While some used social media to seek support, others found it to be a vacuum for relationship turmoil. Politics are taboo at the dinner table because they drive conflict. Many friendships exclude political discussion in order to preserve peace. However, social media makes broadcasting beliefs seem impersonal since they are put out to the public, rather than to an individual. Friendships were still scorched.

Sophia Khoury, a liberal student at Hillary Clinton’s Alma mater, blocked her best friend virtually and emotionally after viewing her friend’s candidate endorsements on Facebook. “She voted for Trump and posted way too much about it, I don’t even know if I can bear to see her again,” shared Sophia.

In other cases, friends were overly receptive to each other’s political publications. Troy Beckon, a first-year biology major at the University of California, Santa Barbara, was particularly influenced by his friend’s cyber partisanship. “When I noticed my buddy was starting to post anti-Hillary memes, I couldn’t help but start questioning my views,” shared Troy. “I mean we’re on the same page about everything, so we should be voting the same.”
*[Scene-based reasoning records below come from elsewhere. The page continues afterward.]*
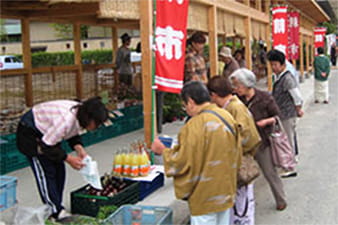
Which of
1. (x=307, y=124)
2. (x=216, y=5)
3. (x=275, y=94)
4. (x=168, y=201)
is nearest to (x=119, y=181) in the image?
(x=168, y=201)

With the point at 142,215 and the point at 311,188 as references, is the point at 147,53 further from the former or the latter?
the point at 311,188

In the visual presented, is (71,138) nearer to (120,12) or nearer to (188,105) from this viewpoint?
(188,105)

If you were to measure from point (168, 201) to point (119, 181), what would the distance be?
66 centimetres

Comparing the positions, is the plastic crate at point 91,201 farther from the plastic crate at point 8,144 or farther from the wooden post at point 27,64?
the wooden post at point 27,64

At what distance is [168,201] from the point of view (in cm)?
513

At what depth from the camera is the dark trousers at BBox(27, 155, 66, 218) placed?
4145 millimetres

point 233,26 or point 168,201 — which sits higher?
point 233,26

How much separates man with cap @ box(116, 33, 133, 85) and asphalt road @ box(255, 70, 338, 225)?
4582mm

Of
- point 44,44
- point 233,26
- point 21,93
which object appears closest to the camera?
point 21,93

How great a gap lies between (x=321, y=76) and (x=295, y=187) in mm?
9602

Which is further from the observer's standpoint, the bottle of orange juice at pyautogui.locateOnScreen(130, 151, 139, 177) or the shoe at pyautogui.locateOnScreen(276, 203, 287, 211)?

Many data analytics blame the manipulative power of social media for skewed election results. According to Hunt Allcott and Matthew Gentzkow, Research Associates at the National Bureau of Economic Research, 62 percent of US adults get news on social media. The most popular fake news stories were most widely shared on Facebook and many people who see fake news stories report that they believe them. Twelve percent of Obama supporters believed false claims like “Clinton was in very poor health due to a serious illness,” reported a study conducted by Ohio State University researchers Richard Gunther, Paul A. Beck and Erik C. Nisbet.

Altogether, Allcott and Gentzkow found that the most discussed fake news stories tended to favor Donald Trump over Hillary Clinton, which explains why social media may have manipulated Trump’s electoral success. While the social network is a powerful combatant to bureaucracy–enabling the voice of the oppressed to finally matter–it also can simply reinforce centralized propaganda. Since anyone can post and since posts are not fact checked, fake news has blemished the integrity of social media.

Social media certainly proved to be a prominent vessel for political commentary this past election. It fostered fellowship among coping individuals; it united hateful extremists. It pushed friendships together; it ripped friendships apart. It bolstered real voices; it drowned real news. Is the social network really working?